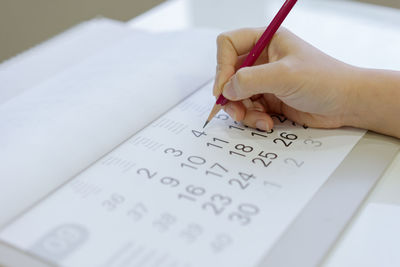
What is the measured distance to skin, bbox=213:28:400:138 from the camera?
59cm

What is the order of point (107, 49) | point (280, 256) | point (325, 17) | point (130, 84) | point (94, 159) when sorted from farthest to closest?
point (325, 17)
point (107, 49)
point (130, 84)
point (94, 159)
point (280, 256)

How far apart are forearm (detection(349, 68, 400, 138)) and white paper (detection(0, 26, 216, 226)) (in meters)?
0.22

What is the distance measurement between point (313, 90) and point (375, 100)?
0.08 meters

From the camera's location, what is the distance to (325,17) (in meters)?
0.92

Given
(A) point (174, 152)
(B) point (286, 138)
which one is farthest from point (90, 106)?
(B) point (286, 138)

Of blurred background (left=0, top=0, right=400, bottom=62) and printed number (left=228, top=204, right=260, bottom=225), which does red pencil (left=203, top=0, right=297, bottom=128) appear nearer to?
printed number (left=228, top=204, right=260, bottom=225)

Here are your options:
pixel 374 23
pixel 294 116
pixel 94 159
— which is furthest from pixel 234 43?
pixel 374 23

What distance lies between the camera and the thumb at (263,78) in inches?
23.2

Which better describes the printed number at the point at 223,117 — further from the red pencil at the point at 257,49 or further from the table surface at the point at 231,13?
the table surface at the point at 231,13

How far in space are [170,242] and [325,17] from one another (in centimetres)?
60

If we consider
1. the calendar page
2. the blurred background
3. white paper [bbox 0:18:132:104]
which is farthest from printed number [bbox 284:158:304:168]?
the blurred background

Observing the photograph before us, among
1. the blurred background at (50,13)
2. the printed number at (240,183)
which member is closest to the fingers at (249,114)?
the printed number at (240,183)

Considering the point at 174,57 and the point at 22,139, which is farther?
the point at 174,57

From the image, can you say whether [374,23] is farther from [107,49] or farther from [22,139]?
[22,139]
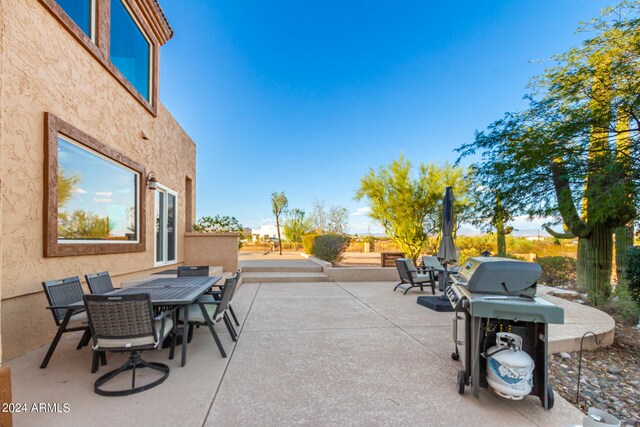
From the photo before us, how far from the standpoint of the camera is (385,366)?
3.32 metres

* * *

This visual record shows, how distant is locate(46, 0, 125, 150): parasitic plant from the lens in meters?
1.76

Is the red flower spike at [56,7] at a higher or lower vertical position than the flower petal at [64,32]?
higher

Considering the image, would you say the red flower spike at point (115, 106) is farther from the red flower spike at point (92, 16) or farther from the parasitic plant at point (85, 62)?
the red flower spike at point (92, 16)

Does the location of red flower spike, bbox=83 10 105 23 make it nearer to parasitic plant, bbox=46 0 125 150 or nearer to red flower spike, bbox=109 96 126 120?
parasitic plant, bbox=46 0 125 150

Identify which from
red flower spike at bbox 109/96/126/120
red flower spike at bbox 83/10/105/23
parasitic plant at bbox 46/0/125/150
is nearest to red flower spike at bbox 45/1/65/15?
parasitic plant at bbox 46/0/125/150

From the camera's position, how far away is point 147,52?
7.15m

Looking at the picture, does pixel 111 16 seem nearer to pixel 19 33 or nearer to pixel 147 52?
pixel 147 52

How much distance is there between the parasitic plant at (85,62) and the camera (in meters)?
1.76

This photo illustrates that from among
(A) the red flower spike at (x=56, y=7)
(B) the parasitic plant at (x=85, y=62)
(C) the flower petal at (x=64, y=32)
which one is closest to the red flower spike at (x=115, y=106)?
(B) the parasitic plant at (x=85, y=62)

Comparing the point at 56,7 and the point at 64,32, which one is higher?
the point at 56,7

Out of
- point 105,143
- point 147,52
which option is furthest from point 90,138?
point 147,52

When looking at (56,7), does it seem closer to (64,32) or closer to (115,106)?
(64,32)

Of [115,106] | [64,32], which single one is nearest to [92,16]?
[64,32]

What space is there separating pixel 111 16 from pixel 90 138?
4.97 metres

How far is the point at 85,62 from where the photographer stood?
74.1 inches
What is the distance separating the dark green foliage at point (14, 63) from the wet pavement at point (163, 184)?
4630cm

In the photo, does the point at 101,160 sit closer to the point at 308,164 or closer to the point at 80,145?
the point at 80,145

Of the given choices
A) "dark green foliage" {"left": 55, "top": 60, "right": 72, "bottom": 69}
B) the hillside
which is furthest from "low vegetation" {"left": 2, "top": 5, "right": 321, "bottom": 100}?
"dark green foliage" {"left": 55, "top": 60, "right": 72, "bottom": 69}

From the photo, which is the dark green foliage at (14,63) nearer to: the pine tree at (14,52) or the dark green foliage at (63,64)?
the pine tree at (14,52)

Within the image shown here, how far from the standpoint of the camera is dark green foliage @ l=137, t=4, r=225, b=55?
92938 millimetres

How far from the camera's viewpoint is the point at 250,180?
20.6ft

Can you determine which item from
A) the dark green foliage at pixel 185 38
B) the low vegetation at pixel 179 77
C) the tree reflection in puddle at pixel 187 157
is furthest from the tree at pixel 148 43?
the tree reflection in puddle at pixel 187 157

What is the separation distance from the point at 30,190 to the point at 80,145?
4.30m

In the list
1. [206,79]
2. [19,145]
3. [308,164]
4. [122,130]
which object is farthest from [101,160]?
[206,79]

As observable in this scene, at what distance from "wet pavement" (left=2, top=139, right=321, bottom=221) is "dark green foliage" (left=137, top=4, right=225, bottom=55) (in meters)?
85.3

* * *

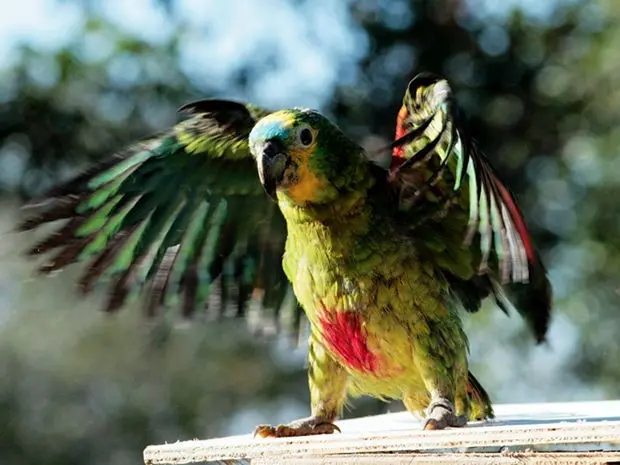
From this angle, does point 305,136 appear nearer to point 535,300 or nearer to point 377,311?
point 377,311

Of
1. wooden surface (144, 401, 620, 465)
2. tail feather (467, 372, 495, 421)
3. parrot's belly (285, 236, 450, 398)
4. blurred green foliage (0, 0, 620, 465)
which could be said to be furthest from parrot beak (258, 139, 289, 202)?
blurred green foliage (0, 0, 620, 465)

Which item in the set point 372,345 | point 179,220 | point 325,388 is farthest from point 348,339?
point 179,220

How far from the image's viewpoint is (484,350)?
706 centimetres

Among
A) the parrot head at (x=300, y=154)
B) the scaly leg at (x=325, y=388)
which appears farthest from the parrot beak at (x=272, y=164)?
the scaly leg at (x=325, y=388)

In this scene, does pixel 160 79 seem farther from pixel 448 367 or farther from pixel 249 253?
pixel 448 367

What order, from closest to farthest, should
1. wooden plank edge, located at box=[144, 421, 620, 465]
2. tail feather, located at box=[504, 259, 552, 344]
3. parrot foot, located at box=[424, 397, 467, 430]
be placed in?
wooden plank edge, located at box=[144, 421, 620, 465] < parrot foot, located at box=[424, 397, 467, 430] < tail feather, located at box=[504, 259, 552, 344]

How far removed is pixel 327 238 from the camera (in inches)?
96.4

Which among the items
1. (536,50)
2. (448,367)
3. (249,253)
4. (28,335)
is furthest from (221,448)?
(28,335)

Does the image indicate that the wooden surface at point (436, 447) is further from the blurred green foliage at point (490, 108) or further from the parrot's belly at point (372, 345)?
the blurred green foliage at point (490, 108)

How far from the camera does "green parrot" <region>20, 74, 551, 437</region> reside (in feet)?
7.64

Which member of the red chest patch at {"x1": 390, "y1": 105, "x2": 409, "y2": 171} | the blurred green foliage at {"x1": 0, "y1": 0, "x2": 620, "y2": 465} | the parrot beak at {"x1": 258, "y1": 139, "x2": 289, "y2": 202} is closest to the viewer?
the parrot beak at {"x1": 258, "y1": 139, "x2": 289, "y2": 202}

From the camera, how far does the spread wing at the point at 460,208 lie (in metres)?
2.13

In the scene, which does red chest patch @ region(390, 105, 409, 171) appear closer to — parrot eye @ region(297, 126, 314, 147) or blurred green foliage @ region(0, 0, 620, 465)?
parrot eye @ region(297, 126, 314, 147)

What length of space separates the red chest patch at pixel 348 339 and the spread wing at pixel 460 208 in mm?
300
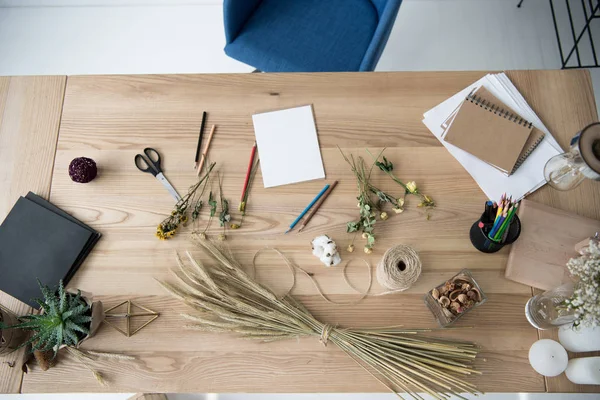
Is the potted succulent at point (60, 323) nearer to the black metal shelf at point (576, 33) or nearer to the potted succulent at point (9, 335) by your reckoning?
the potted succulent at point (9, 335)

§ Description of the task:
Could you copy out, word for word, the stretch of records from the line containing "Which better describes" through the line containing "3.32 metres", leaving any pictures out of your answer?

§ The solution:
Which better describes the printed number at the point at 223,117 — further from the red pencil at the point at 257,49 or further from the table surface at the point at 231,13?
the table surface at the point at 231,13

How far in space are [170,242] and [325,17] from one another (in centimetres)?
60

If we consider
1. the calendar page
2. the blurred background
3. white paper [bbox 0:18:132:104]
which is farthest from printed number [bbox 284:158:304:168]?
the blurred background

Observing the photograph before us, among
1. the blurred background at (50,13)
2. the printed number at (240,183)
which member is closest to the fingers at (249,114)?
the printed number at (240,183)

Considering the point at 174,57 and the point at 22,139, which is farther?
the point at 174,57

From the image, can you say whether [374,23] is farther from [107,49] or farther from [22,139]?
[22,139]
From the photo before us, how far from the standpoint of the camera is (385,366)?
3.32 metres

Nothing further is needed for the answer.